When I start my program, I run the ElasticSearch Service and check if an Index exists and if there is any documents , let's say I just run the ES service and I have these two functions:
public ElasticClient getElasticSearchClient()
{
ConnectionSettings connectionSettings = new Nest.ConnectionSettings(new Uri("http://localhost:9200"))
.DefaultIndex("myindex")
.DisableDirectStreaming();
ElasticClient client = new ElasticClient(connectionSettings);
//var health = client.Cluster.Health("myindex", a => (a.WaitForStatus(WaitForStatus.Yellow)).Timeout(50));
return client;
}
public void checkElasticsearchIndex()
{
var client = getElasticSearchClient();
var health = this.client.Cluster.Health("myindex", a => (a.WaitForStatus(WaitForStatus.Yellow)));
CountResponse count = client.Count<myobject>();
if (!client.Indices.Exists("myindex").IsValid || count.Count == 0)
{
BulkWriteAllToIndexES(client);
}
}
Inside the checkElasticsearchIndex function,
The count operation fails with the following error message: OriginalException: Elasticsearch.Net.ElasticsearchClientException: The remote server returned an error: (503) Server Unavailable.. Call: Status code 503 from: GET /myindex/_count. ServerError: Type: search_phase_execution_exception Reason: "all shards failed" ---> System.Net.WebException: The remote server returned an error: (503) Server Unavailable.

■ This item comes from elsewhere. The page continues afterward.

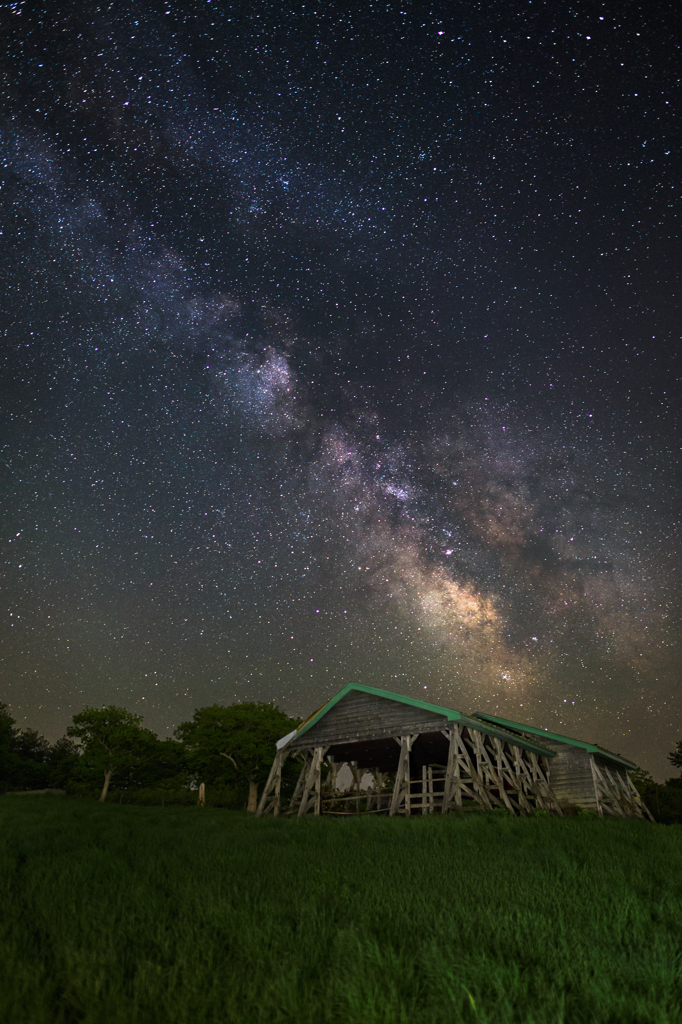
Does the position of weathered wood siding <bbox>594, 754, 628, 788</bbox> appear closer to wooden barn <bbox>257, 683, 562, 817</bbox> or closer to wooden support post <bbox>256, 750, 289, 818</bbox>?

The Health fails as well: OriginalException: Elasticsearch.Net.ElasticsearchClientException: Unable to connect to the remote server. Call: Status code unknown from: GET /_cluster/health/myindex?wait_for_status=yellow ---> System.Net.WebException: Unable to connect to the remote server ---> System.Net.Sockets.SocketException: No connection could be made because the target machine actively refused it 127.0.0.1:9200
As you can see, I have tried the Cluster WaitForStatus, but it didn't work.
My question: is there any way to wait until client/cluster/nodes are ready and not get any exception?
It sounds like you're starting the Elasticsearch process at the same time as starting your program, but Elasticsearch takes longer than your program to be ready.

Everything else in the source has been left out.